These processors have multiple execution units combined with an ability to launch multiple instructions in the same cycle. With suitable width buses to instruction and data caches these processors can achieve average CPI values of less than one.



### Structural Hazards



• Multiple general purpose pipelines compete for scarce resources.

Should we allow out-of-order completion?

### Structural Hazards



- Multiple specialised pipelines with attached resources.
  - only certain types of instruction may be launched together

Should we allow out-of-order issue?

#### Data Hazards

• True Dependency

With more instructions in the system we have much more complicated dependencies including dependency on instructions in the same pipeline stage and possibly even dependency on instructions which have been overtaken.

- Many processors enforce strict ordering of dependent instructions.
  Dependencies are detected before issue, preventing premature issue of instructions that would cause a hazard.
- False Dependencies

These dependencies can be accommodated or removed using register renaming.

#### Control Hazards

#### • Branch Penalty

A single cycle branch delay may cause up to 2n-1 instructions to be fetched in error in a machine which launches n instructions per cycle.

#### • Speculative Execution

Branch prediction may lead to the speculative execution of instructions from the branch destination. We must ensure that the correct instructions are killed on branch

#### • Dynamic branch prediction

Advanced systems predict the outcome of a branch instruction even before the instruction is fetched from the instruction cache, based on previous behaviour.

#### Interrupts

If we allow out of order completion of dependency-free instructions, what action should we take on interrupt?

Should we consider each instruction that might generate a trap as a control transfer instruction on which all subsequent instructions depend?

### **Optimizing Compilers**

Optimizing compilers are required to maximize the number of concurrent instructions.

#### • Instruction re-ordering

Instruction may be re-ordered such that instructions arrive in batches which are concurrently executable.

This manipulation is, of course, limited by the required program semantics.

#### Loop unrolling

CPI value is severely limited by short runs of instructions between successful branches.

Unrolling of loops increases the run length and may be used to convert a branch on X to a branch on not X where X is the likely outcome.

### SuperSPARC (Texas Instruments 1992)

- Launches up to 3 instructions per cycle.
  - average 0.75 CPI
- 50 MHz
- 64 bit floating point unit
- 20 kbyte (fully coherent) instruction cache
- 16 kbyte data cache
- 64 bit wide main memory access
- 3.1 million transistors



### SuperPipelined SuperScalar Pipeline Architectures

### lpha 21164 (Digital Semiconductor 1995)

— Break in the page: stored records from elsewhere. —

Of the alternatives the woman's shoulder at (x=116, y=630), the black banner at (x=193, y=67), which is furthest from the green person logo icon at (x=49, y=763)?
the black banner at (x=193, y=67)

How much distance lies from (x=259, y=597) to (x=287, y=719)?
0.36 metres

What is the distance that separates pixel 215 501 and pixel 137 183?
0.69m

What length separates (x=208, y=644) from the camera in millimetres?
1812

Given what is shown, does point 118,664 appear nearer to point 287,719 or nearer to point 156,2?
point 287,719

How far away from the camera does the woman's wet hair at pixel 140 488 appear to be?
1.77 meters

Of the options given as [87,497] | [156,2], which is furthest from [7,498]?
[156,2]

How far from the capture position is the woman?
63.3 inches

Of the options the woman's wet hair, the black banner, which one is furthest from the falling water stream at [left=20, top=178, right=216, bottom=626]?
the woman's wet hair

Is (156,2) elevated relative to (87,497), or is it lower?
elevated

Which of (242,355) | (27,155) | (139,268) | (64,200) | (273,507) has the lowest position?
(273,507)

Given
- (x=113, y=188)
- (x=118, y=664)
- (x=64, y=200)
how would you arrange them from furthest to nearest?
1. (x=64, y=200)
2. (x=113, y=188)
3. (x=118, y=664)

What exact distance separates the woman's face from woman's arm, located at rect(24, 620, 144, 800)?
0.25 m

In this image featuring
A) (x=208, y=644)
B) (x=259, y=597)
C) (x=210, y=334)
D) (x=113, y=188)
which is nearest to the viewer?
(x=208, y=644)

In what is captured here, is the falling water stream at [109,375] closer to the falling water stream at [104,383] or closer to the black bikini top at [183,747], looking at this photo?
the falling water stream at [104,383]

- 64 bit datapath 32 bit instructions
- 600 MHz
- 4 pipes
  - 2 integer @ 7 stages
  - 2 float @ 9 stages
- ordered execution of sets of up to 4 independent instructions aligned on 16 byte boundary
- 9.6 million transistors

### lpha 21264 (Compaq 1998)

- Includes another 2 integer pipes (although issue rate remains at 4 instructions per cycle) and supports out of order instruction issue using 15.2 million transistors.
- 700MHz version is the current top performing  $\mu$ P 1/1/00

### SuperScalar CISC – Pentium II/III



- With variable length, variable complexity instructions, CISC machines don't pipeline well.
- CISC instructions are converted to one or several *micro-ops* (uops). Each *micro-op* is 118 bits fixed format.
- Micro-ops are executed within a superscalar RISC core.
  - The resulting pipeline is long and complicated (>14 stages) with most of the effort going into coping with the inherited instruction set.
  - There are also problems with too few registers and with the floating point stack model causing an excess of memory accesses.

### SuperScalar CISC – Pentium II/III



- Micro-ops may be issued out of order where operands are unavailable.
- Micro-op completion is ordered avoiding problems with pipeline flush due to branch mis-prediction and exception handling.